Enfin, avait le droit quand il avait le droit de les faire rentrer…

 

Ce pauvre Gorce n’a néanmoins ce qu’il mérite. C’est-à-dire pas grand-chose au point d’avoir un geste d’honneur : celui de démissionner de la serpillière de référence, à un point que Plantu, la référence du dessin de presse (pas drôle mais un dessin n’est pas toujours là pour faire rire). Ce pauvre Gorce, disais-je, c’est fait traiter de libéral par des imbéciles qui pensaient justifier ainsi les malheurs (qui ne lui arrivaient pas).

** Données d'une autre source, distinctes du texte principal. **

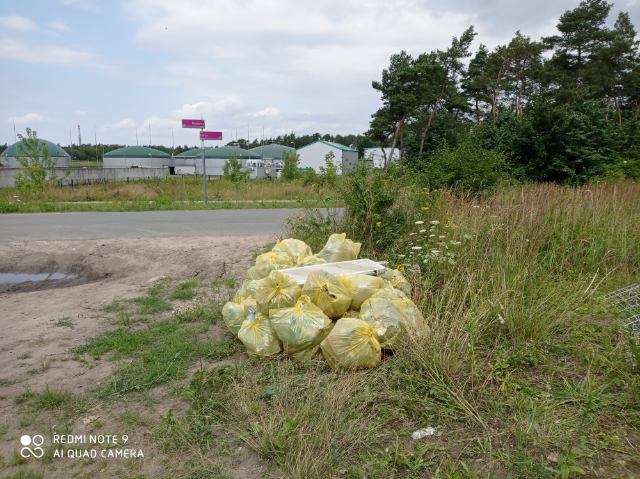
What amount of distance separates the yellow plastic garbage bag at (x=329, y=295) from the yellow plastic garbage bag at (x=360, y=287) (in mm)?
86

Ce faire traiter de libéral par des lascars qui défendent la censure tout en luttant officiellement contre ne manque pas de charme !

Le deuxième grief qui est lui ai fait est de ne pas être drôle. Ca ne se discute sans doute pas. Ses dessins me faisaient presque toujours sourire. Pour vous dire à quel point je suis ouvert sur l’humour de gauche, je vous invite à écouter le billet du matin d’une radio de service public d’un comique troupier (qu’est qu’on pouvait trouver de drôles aux Deschiens ?) : François Morel. « L’humour et la nuance ». Je vais citer la conclusion. Deux points : « Que Le Monde s’excuse publiquement d’un dessin de Xavier Gorce sans même contacter le dessinateur me paraît indéfendable. Que le dessin de Xavier Gorce ne soit pas son meilleur, c’est possible. Que Xavier Gorce n’ait pas réussi à joindre la nuance à un dessin d’humour  ne fait sûrement pas de lui un abjecte défenseur de la pédophilie, méprisant les victimes, comme on peut le lire sur les réseaux sociaux par la cohorte des vengeurs masqués, des justiciers sans foi ni loi, bavant de haine.

J’ai laissé toute la place ce matin à la nuance. L’humour n’est pas loin. Il vous embrasse. »

 

Le troisième grief contre ce pauvre Xavier est : il faisait du mépris de classe. C’est à la mode mais comme la gauche à abandonné la lutte des classes, on peut en rigoler. Les gens aiment bien dire « c’est du mépris de classe » dès qu’on se fout de la gueule des gens qui ne gagnent pas la moitié de votre salaire. Pas du tout ! Comme on ne peut rire que du malheur des autres, on ne peut que rigoler de leur pauvreté. CQFD, non ? Rien n’empêche celui qui parle de mépris de classe en gagnant 4000 euros par mois à propos d’un type qui en gagne de 2000 qui se fout de la gueule des smicards. Je gagne plus de 4000 et je méprise ceux à 2000 qui ont regardé les hommages à Bacri que j’aimais bien par ailleurs. Le type qui utilise l’expression « mépris de classe » fait partie d’une classe supérieure et se sent obligé de défendre les pauvres ou un truc comme ça. Je vous laisse trouver la solution. Je n’aime ni les riches, ni les pauvres, sauf s’ils sont patrons de bistros (ouverts).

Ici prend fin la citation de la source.